Fannie, Freddie stocks at last slip into obscurity

June 16, 2010

Fannie Mae and Freddie Mac are at last slipping into a form of obscurity. The U.S. mortgage giants will delist from the New York Stock Exchange under order of their watchdog. When they start trading in the penny stock market, investor attitudes may change — but the government fiction that the two are private companies almost certainly won’t.

The ostensible rationale for the Federal Housing Finance Agency’s directive to move them off the big markets is that Fannie’s stock has lately averaged less than the $1 minimum price required by the NYSE and that Freddie’s has fallen close to that level. With no obvious argument to reset their share prices, a delisting was inevitable.

More significantly, the two companies can’t continue pretending to act in the interests of public shareholders while behaving as fully paid-up arms of the government. Fannie and Freddie are propping up the U.S. residential housing market. They end up holding or guaranteeing almost all new mortgages — and their regulator wants them to back more home lending to people who, with the best will in the world, can scarcely afford the payments.

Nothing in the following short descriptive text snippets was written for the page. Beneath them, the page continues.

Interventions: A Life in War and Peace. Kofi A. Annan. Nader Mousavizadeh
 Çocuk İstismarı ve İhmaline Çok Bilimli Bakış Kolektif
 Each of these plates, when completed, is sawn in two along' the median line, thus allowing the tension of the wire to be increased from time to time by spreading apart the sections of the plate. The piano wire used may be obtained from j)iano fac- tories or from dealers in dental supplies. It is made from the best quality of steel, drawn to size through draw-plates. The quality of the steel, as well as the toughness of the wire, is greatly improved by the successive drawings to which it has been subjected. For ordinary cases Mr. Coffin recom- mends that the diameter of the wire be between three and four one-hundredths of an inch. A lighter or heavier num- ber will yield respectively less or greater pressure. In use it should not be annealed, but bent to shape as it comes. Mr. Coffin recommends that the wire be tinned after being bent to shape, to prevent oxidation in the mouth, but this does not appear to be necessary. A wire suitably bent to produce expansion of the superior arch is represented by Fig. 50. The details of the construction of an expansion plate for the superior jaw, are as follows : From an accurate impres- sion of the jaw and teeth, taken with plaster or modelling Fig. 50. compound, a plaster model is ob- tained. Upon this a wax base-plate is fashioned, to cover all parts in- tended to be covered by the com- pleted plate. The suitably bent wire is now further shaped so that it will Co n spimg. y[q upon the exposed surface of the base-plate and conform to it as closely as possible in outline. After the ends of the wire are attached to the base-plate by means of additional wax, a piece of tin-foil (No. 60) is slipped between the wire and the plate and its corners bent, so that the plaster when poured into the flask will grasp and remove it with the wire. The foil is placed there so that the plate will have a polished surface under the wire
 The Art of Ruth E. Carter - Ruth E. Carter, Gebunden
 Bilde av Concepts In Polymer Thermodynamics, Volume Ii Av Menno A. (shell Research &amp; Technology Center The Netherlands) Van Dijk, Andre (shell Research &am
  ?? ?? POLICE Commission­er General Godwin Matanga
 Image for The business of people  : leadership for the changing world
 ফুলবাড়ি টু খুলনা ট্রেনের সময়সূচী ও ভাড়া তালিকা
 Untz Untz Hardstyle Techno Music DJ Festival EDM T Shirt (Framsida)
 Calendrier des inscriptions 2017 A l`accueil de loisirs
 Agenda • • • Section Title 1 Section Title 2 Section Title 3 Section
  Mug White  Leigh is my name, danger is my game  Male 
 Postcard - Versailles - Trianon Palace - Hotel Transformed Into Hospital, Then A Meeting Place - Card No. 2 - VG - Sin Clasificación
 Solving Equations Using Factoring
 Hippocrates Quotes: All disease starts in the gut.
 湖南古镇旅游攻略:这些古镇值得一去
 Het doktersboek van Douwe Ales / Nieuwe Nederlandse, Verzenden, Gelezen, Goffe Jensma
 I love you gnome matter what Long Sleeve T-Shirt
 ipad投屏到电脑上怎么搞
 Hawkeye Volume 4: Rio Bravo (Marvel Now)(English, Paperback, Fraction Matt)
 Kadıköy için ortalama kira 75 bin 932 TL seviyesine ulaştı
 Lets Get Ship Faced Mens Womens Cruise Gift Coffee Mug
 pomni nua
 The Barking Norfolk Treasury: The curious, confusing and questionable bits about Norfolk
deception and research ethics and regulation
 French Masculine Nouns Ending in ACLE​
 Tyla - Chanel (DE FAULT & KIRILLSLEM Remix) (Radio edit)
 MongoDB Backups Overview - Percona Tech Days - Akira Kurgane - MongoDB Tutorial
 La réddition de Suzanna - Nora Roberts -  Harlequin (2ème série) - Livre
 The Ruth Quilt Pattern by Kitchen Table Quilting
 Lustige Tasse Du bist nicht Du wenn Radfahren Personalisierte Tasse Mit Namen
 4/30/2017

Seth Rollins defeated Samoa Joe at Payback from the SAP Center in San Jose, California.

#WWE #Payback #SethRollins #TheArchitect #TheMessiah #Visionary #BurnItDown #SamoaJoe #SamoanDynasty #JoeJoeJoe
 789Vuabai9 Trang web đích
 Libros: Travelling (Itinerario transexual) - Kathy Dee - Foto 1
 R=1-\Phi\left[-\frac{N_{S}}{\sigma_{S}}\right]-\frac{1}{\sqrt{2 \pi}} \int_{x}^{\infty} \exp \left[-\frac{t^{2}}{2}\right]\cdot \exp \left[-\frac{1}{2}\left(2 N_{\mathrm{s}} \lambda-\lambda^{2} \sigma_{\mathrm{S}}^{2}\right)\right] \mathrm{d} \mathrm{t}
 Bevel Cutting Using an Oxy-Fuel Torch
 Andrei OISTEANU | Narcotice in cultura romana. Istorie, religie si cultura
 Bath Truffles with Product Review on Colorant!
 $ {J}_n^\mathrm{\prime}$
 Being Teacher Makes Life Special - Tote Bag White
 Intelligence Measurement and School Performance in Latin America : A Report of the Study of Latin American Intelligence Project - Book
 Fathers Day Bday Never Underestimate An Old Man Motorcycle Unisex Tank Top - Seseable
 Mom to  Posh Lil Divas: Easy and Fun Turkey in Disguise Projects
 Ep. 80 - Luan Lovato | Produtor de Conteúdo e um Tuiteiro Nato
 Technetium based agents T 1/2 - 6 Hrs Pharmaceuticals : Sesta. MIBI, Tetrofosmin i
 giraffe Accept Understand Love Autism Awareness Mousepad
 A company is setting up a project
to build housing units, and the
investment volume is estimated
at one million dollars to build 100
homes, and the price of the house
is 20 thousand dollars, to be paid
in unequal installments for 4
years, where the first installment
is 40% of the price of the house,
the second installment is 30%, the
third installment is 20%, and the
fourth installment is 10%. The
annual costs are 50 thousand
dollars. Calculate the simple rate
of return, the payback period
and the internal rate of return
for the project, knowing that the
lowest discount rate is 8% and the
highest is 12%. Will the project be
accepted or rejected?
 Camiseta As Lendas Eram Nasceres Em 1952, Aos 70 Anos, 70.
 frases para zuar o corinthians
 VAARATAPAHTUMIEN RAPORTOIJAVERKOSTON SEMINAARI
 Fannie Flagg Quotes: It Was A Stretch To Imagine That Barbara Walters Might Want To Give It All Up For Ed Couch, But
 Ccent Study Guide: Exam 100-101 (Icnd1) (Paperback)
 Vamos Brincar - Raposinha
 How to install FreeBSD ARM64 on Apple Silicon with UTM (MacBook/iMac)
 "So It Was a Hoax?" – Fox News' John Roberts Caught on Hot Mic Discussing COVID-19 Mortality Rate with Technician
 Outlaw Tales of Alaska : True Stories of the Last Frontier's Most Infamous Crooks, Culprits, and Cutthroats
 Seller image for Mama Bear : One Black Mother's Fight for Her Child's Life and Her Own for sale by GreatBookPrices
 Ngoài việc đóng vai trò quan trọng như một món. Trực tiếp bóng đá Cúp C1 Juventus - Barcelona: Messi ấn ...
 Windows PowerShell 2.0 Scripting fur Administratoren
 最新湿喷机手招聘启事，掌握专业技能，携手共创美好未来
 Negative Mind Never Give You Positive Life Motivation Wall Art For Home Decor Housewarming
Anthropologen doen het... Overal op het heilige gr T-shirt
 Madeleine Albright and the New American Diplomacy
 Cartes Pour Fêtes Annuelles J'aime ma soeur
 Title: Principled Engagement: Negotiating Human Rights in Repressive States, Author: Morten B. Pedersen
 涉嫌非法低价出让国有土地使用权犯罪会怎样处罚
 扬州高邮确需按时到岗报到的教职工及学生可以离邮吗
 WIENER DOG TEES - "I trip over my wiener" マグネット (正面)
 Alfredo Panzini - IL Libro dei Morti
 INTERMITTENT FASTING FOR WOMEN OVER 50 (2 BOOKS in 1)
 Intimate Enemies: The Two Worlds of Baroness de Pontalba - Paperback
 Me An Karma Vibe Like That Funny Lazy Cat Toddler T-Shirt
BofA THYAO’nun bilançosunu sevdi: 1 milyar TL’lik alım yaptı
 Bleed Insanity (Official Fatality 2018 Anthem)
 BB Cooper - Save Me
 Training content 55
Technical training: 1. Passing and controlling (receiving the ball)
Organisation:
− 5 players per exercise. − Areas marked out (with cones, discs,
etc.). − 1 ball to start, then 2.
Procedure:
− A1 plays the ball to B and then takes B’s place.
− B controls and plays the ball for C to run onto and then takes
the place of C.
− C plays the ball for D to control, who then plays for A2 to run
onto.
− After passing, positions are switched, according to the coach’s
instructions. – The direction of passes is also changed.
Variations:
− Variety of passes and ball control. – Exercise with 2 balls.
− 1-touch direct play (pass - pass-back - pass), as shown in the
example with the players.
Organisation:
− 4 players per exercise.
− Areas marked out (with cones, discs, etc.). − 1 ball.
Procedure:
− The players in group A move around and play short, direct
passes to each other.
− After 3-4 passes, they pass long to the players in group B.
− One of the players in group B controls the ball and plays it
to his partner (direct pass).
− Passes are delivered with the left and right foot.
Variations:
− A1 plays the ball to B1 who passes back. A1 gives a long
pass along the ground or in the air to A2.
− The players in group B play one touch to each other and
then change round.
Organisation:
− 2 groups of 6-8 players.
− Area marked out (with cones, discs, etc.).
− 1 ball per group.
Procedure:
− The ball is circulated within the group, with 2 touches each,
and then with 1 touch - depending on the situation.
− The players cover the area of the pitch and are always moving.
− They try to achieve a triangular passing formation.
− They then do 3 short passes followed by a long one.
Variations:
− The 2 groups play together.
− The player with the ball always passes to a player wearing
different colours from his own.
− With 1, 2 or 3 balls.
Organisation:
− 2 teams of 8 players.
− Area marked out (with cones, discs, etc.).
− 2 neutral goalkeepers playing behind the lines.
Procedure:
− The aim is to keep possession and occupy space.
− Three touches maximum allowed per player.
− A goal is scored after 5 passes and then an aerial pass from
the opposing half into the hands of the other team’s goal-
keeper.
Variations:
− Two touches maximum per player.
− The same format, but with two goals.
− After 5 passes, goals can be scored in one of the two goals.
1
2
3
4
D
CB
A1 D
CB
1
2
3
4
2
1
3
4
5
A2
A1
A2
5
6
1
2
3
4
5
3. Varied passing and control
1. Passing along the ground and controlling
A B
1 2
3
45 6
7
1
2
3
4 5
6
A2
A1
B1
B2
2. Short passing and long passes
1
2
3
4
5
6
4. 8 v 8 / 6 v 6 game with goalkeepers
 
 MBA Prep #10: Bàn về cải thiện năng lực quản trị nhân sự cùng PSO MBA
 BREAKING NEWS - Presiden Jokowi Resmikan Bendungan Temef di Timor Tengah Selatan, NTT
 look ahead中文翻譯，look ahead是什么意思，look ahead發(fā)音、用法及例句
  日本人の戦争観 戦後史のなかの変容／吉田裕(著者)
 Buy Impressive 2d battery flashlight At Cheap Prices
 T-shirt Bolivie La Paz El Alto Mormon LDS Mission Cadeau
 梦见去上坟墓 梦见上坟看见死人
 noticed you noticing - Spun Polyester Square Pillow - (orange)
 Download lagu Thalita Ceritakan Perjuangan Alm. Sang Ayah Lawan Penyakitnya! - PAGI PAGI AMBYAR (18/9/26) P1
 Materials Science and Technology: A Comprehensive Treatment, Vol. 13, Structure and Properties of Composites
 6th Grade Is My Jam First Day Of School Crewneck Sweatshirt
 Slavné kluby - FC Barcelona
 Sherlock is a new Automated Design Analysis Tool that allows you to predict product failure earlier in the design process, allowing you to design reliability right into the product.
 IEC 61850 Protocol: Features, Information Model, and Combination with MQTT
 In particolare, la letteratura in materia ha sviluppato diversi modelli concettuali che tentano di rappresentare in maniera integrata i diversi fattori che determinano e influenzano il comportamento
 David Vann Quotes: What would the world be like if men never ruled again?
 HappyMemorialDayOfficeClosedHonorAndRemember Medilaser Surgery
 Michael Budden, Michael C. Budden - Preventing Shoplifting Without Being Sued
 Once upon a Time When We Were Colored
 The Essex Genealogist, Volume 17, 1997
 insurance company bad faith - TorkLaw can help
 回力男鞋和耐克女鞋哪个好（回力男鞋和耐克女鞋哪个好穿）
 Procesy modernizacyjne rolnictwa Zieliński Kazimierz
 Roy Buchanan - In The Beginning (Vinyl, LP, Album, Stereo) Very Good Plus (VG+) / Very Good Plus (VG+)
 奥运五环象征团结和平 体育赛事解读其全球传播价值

Disappearing from the NYSE will make Fannie and Freddie less noticeable, though they’ll continue to file reports with regulators. The ranks of shareholders, who by keeping the companies’ market capitalizations not far off $1 billion apiece seem to have clung to some kind of option value, will no doubt be further reduced to those who can tolerate illiquid over-the-counter trading. But what perhaps really should happen — a purchase of the shares by the government — won’t.

That’s because separate ownership is critical to the conceit of keeping the debt and guarantee obligations of the two behemoths, more than $5 trillion combined, off the government’s books. The U.S. Treasury has undertaken to pour money into Fannie and Freddie — roughly $140 billion so far, but with no limit — to keep their net worth above zero. That’s in substance a full guarantee, but not one the government recognizes.

Leaving the two companies’ stocks trading on the equivalent of the pink sheets will help spare the government’s blushes for a while longer.